**Work instructions:**
How many lines in the entries below contain the word "scene"? Reply with the number alone.

Entries on spatial positioning
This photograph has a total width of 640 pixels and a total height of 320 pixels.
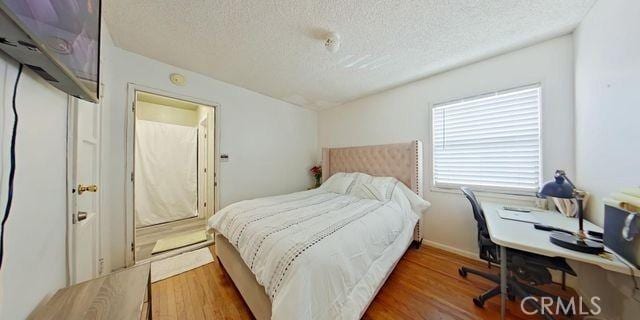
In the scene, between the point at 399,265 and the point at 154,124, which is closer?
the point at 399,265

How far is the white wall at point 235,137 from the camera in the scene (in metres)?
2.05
---
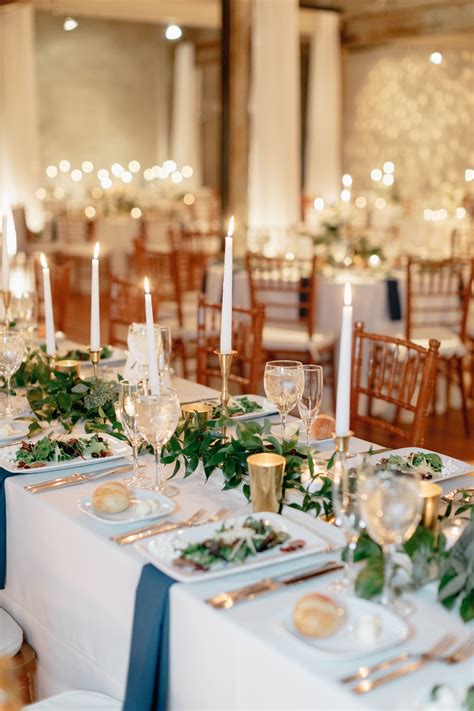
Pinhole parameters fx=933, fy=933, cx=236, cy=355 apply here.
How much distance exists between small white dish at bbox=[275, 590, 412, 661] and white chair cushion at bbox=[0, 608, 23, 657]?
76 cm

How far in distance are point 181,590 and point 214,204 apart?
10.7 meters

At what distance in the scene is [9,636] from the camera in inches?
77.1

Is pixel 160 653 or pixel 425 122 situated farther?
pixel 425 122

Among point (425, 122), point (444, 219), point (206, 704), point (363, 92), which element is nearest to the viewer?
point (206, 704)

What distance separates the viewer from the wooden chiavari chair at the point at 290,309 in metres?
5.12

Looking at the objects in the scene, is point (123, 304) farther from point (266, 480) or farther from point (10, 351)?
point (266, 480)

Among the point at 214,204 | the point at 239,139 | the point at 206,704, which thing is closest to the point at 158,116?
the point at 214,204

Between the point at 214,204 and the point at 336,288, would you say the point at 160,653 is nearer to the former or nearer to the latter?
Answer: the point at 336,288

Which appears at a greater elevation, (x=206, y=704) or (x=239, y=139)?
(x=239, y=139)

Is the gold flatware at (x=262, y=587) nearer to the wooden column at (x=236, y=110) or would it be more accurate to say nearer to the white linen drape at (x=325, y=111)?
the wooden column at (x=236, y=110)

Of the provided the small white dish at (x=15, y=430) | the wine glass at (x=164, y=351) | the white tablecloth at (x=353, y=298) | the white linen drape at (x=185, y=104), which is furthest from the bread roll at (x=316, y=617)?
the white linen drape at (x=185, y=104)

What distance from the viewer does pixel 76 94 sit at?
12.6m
==
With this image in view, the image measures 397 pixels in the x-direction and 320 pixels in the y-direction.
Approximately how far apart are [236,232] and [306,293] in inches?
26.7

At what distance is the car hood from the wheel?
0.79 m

**Task result:**
4